Karin Federl wirft das Handtuch

Es hatte sich in den vergangenen Wochen schon angebahnt, jetzt ist es Fakt: Karin Federl ist nicht mehr im Vorstand des EV Landsberg 2000. In einer Pressemeldung verkündete der Verein den Ausstieg der Unternehmerin als stellvertretende Vorsitzende. Gleichwohl will sie sich weiter für den Verein engagieren

Private Gründe und der immense Zeitaufwand hätten sie zu dem Schritt bewegt, heißt es dort. Die nicht leichte Entscheidung habe sie sich lange und reiflich während ihres Urlaubs überlegt. Federl will jetzt nur noch im Wirtschaftsbeirat dem EVL unter die Arme greifen. Im Klartext heißt das aber auch, dass Hans-Jürgen Böttcher den Verein mehr oder weniger alleine führen muss, da der letzte noch verbleibende Stellvertreter, Jochen Mörz, in der Sommerzeit als Festwirt unterwegs ist. Und Böttcher ist wahrlich nicht zu beneiden.

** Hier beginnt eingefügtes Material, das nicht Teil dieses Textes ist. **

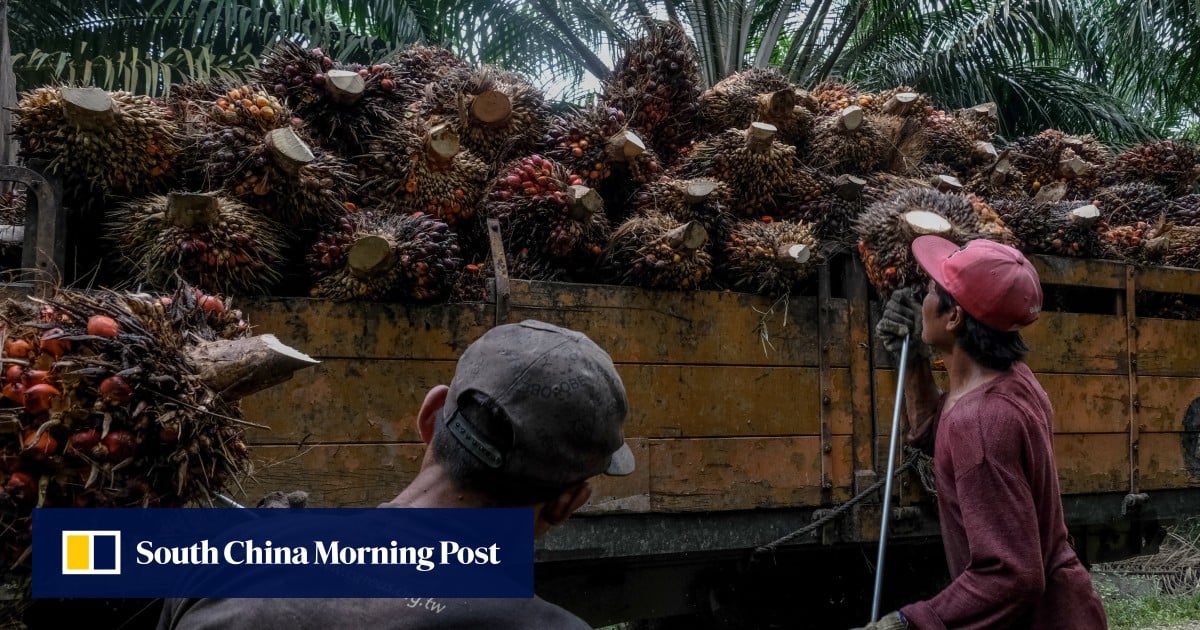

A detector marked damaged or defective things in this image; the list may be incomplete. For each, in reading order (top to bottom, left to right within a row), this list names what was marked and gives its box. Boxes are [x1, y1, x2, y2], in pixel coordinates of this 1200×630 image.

rusty transport truck [239, 254, 1200, 628]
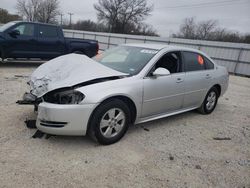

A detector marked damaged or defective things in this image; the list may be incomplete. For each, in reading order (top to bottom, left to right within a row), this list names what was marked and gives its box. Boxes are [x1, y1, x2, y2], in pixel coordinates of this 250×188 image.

crumpled hood [29, 53, 127, 96]
damaged silver chevrolet impala [18, 43, 229, 144]
detached front bumper [36, 102, 95, 136]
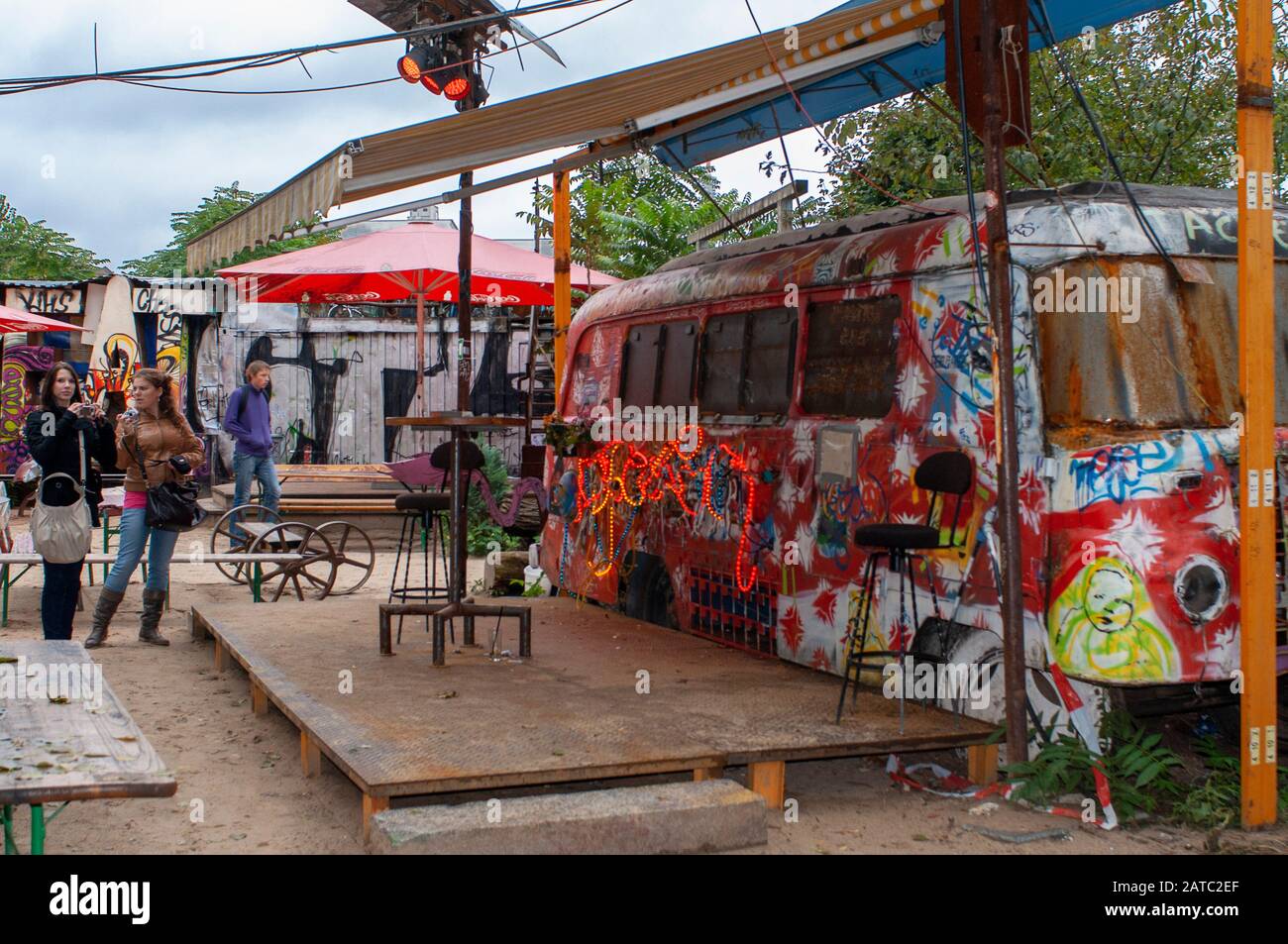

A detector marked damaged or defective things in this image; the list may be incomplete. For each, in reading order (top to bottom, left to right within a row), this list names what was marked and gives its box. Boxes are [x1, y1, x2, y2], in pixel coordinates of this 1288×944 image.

rusty metal wheel [208, 499, 281, 581]
rusty metal wheel [246, 520, 337, 599]
rusty metal wheel [316, 520, 376, 592]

Bis Freitag muss er bei der Eishockeyspielbetriebsgesellschaft (ESBG) alle Unterlagen vorlegen, um die Lizenz für die kommende Saison zu bekommen. „Es geht bei uns nach wie vor um die Unbedenklichkeits-Bescheinigungen“, erklärt der EVL-Vorstand. Konkret muss der Verein noch 30000 Euro an die Berufsgenossenschaft überweisen, um die nötigen Papiere zu bekommen. Dies scheint kein Problem. Böttcher: „Zu 90 Prozent haben wir das im Griff.“ Auch die von der ESBG geforderten Bürgschaft in Höhe von 25000 Euro habe man zusammen. Gehälter stehen aus Noch nicht überwiesen sind dagegen die letzten Spielergehälter. Allerdings nicht wegen akuten Geldmangels, versichert Hans-Jürgen Böttcher. „Da sind noch Dinge gewesen, die man klären musste, etwa mit Spielerautos oder Wohnungen.“ Noch in dieser Woche würden aber die letzten Gehälter bezahlt, zu 80 Prozent sei das Geld auf der Bank, der Rest komme noch von einem Sponsor. In Planung ist unterdessen schon eine außerordentliche Mitgliederversammlung. Nach dem Abgang von Federl soll der Verein an der Spitze grundlegend strukturiert werden. Böttcher schwebt vor, die Satzung so zu ändern, dass es nicht nur noch einen einzigen Vorstand gibt, sondern gleich drei, „am besten einen für die Finanzen, einen für das Marketing und einen für den Spielbetrieb, ähnlich wie in Kaufbeuren.“ Sollte das Lizensierungsverfahren durch sein, werde die Mitgliederversammlung einberufen. Schury soll kommen In die Planungen für die kommende Oberliga-Saison kommt unterdessen jetzt schon Bewegung. Laut Vorstand Böttcher soll Daniel Schury vom ESV Kaufbeuren zurückgeholt werden. Auch ein Spieler aus der zweiten tschechischen Liga sei im Gespräch. Die Verträge sollen aber erst unterschrieben werden, wenn die ESBG für die Lizenz grünes Licht gegeben hat.